BEGIN Provided text
By: Garry Crystal - Updated: 29 Sep 2017 | comments*Discuss
 
Smoking Ban Workplace Employees

Smoking in the office and in any UK workplace has been against the law since 2007. But some employers are laying down rules on smoking far beyond the requirements of the smoking ban.

Is Smoking Completely Prohibited in Workplaces?

Smoking is prohibited in the workplace in public areas that are enclosed. This can include whole enclosed and substantially enclosed areas. For example, smoking in public bars is prohibited but there may be outdoor areas such as partially enclosed outdoor balconies or gardens where smoking is permitted. But where private businesses are concerned the decision whether or not to permit smoking in partially enclosed outdoor areas will come under the discretion of the employer.

What Happens if an Employee is Caught Smoking at Work?

There are different steps an employee can take if an employee is caught smoking at work. The first step could simply be a reminder that they are breaking the law. The second step could be disciplinary procedure such as a warning with the offence noted in the employee’s file. The employer could be fined if they allow anyone to smoke on smoke free business premises. There have been actual cases where employers have dismissed people who have smoked on business premises and broken the smoking ban.

Who Enforces the Smoking Ban on Business Premises?

The employer should be the person who enforces the smoking ban. If there is suspicion of smoking on business premises with the permission of the employer then Environmental health officers can be called in to investigate. Fines for smoking in smoke free business premises can range from between £200 and £2500.
END Provided text
- Work to complete:
1) Print everything in the smoking ban text from "What Happens if" down to "on Business Premises?".
2) What range of fines does the smoking ban text give for smoking in smoke free business premises?
Work from the smoking ban text alone.
BEGIN The data
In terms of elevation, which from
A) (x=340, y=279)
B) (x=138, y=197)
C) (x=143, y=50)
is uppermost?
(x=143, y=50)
END The data
- Task-by-task solutions:
1)
What Happens if an Employee is Caught Smoking at Work?

There are different steps an employee can take if an employee is caught smoking at work. The first step could simply be a reminder that they are breaking the law. The second step could be disciplinary procedure such as a warning with the offence noted in the employee’s file. The employer could be fined if they allow anyone to smoke on smoke free business premises. There have been actual cases where employers have dismissed people who have smoked on business premises and broken the smoking ban.

Who Enforces the Smoking Ban on Business Premises?

2) Between £200 and £2500.